That summer when the four of us would don our navy pencil skirts and reddish, brownish silk ties and conspire around the wood table in our fan-cooled basement office, at least two of us were virgins. The season was hot and mosquito-ridden, and I had just pierced my ears, one tiny diamond embedded in each lobe, often on the verge of inflammation.
C was the closest to my age, then R, then D older than all of us. I was the baby, and they called me “Gracie.” We each had our little grey locker, and in the morning some of us would just change right then and there, while the rest of us would slip into the change room. Then, we would refill our paper pouch with pins of the province (flag, owl, prairie crocus, white spruce, golden boy) and the first of us would head up the marble stairs to greet the rare visitor of the day’s first tour.
The rest of us would read, talk, have breakfast. We had two supervisors, two women who were in their womanhood, one who occupied the private office in the back and one who shared a room with us girls (although D was a woman, definitely). A, the latter supervisor, loved to hear about our lives—the gossip, the boys. I was fresh from my first of year of undergraduate in the big city, one unrequited crush and no first kiss to recount. C, beautiful, boisterous, was turning circles about this one guy—they had made out but he was flaky. I remember that he might have skateboarded, might have been lanky. We laughed a lot, raised our voices a lot.

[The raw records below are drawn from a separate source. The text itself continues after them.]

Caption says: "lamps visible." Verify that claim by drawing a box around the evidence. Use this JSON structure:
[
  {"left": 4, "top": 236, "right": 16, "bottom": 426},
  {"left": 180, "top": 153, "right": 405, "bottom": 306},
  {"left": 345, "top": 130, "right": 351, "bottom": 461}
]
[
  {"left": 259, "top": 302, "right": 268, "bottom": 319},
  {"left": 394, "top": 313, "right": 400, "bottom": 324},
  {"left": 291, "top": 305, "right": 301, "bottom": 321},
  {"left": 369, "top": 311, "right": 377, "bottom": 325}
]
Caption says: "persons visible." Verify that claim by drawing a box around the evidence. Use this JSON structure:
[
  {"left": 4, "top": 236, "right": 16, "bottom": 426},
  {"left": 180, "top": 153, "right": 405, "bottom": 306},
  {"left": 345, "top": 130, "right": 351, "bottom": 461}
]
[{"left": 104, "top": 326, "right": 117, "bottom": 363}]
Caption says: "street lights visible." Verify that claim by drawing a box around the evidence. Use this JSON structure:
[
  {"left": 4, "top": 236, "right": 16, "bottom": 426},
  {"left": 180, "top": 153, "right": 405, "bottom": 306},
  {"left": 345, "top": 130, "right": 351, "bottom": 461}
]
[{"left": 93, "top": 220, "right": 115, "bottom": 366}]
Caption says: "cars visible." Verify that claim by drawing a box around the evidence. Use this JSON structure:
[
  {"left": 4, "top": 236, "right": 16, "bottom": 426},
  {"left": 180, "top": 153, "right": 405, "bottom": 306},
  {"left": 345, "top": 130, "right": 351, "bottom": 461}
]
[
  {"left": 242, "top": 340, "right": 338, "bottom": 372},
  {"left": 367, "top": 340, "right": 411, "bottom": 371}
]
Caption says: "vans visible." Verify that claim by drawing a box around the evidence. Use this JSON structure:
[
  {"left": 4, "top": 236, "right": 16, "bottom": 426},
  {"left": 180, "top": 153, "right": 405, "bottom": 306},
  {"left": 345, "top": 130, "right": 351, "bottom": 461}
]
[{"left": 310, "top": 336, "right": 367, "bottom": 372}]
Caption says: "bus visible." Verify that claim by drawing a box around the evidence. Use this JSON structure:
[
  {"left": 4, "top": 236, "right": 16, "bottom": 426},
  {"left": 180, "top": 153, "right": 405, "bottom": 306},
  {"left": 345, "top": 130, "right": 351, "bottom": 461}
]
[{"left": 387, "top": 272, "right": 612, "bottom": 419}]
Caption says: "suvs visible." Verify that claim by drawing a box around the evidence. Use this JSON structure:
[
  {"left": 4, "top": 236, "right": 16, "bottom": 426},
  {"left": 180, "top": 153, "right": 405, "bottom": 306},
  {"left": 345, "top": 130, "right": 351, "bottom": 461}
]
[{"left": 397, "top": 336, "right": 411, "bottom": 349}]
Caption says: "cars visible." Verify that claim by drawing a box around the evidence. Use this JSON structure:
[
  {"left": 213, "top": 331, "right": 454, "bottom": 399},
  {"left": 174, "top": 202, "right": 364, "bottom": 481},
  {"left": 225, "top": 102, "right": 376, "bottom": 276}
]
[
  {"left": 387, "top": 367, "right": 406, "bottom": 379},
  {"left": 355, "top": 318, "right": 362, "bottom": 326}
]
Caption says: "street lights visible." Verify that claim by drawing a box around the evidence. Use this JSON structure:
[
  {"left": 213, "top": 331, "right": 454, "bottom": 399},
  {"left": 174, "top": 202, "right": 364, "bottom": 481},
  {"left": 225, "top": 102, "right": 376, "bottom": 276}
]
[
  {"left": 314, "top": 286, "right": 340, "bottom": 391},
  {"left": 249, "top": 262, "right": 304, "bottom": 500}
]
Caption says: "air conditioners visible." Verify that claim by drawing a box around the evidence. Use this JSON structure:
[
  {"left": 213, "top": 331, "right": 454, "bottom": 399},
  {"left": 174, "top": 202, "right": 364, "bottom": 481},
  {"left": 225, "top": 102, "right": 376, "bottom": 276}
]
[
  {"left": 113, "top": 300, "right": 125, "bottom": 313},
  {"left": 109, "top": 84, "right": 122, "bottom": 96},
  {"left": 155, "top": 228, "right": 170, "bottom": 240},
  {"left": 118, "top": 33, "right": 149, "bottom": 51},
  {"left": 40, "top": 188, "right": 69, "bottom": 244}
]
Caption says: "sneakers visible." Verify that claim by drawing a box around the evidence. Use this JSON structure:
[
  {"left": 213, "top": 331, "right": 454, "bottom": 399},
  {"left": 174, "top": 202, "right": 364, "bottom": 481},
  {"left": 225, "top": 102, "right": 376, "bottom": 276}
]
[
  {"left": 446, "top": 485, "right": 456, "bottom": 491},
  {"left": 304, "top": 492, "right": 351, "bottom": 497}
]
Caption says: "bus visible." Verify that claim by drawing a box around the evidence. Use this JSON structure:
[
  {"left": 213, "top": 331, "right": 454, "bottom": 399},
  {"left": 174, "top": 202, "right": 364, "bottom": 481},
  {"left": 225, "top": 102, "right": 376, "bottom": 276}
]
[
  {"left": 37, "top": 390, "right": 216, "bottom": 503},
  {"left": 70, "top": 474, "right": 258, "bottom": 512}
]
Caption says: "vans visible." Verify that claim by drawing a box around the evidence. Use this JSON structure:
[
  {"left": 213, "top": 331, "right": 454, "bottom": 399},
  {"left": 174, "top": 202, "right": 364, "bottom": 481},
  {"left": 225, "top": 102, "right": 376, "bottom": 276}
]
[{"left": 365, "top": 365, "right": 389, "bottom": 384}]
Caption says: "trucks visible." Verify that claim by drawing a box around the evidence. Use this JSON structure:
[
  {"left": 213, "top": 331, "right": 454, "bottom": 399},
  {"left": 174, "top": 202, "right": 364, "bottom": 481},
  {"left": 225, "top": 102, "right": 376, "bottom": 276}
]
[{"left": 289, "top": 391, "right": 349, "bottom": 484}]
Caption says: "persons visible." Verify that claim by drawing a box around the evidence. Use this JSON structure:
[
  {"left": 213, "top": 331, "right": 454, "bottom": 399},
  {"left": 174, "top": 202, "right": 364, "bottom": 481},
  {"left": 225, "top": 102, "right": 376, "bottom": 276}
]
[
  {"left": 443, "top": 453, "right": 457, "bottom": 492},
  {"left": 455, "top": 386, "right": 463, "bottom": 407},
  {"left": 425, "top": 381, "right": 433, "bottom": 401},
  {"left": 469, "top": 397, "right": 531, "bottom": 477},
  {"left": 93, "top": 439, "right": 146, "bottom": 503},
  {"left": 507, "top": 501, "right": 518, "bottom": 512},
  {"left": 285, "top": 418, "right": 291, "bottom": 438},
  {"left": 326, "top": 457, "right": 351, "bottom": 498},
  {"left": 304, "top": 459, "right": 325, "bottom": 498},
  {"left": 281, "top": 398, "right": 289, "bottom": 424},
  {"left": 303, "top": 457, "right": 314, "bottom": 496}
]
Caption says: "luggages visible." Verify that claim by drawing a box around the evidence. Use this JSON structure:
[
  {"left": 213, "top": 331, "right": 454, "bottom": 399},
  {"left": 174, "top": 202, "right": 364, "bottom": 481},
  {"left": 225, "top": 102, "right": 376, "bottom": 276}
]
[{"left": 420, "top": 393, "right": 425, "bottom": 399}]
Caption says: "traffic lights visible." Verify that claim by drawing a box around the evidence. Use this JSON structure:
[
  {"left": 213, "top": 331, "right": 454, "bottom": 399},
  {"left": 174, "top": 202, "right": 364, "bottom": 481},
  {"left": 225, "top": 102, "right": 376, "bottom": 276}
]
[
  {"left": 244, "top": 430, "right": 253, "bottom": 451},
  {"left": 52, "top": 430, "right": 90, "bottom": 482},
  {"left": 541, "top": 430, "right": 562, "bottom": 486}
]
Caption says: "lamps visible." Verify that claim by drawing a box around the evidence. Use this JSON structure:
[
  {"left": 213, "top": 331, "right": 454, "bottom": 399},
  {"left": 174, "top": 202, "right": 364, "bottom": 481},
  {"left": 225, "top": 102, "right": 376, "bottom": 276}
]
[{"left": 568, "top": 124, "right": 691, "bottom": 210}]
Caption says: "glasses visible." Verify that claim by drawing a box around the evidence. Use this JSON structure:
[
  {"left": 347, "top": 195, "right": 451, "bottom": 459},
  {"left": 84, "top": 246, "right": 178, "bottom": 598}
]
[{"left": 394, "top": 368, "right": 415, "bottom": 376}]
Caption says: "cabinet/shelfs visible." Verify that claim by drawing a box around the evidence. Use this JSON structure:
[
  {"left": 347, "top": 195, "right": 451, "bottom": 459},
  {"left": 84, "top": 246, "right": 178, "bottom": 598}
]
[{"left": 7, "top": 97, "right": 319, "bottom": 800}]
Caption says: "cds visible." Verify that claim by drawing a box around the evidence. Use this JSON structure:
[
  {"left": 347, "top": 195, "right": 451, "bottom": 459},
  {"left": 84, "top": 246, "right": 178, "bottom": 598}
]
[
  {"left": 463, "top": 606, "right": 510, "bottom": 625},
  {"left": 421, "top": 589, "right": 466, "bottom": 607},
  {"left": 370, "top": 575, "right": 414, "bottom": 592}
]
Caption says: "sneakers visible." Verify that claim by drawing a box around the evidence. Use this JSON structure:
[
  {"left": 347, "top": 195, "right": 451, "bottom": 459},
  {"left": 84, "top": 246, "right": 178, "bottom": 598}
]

V, our other supervisor, would read quietly, and sometimes she rolled her chair to her door to say something in solidarity.
The visitors were mostly old, or families, or school children. There was one intern whom we set our eyes upon, but without much digging we discovered he was engaged. Our uniform did not do us much service, but I think we were praised regularly for being intelligent young women. We knew and understood the building and were good at pinpointing—earlier than later—what people would be interested in; we could be light-hearted and we could be serious. Once during a group tour, when an elementary student asked my why the Golden Boy wasn’t a Golden Girl, I smiled and praised her. Overall, we did our job well.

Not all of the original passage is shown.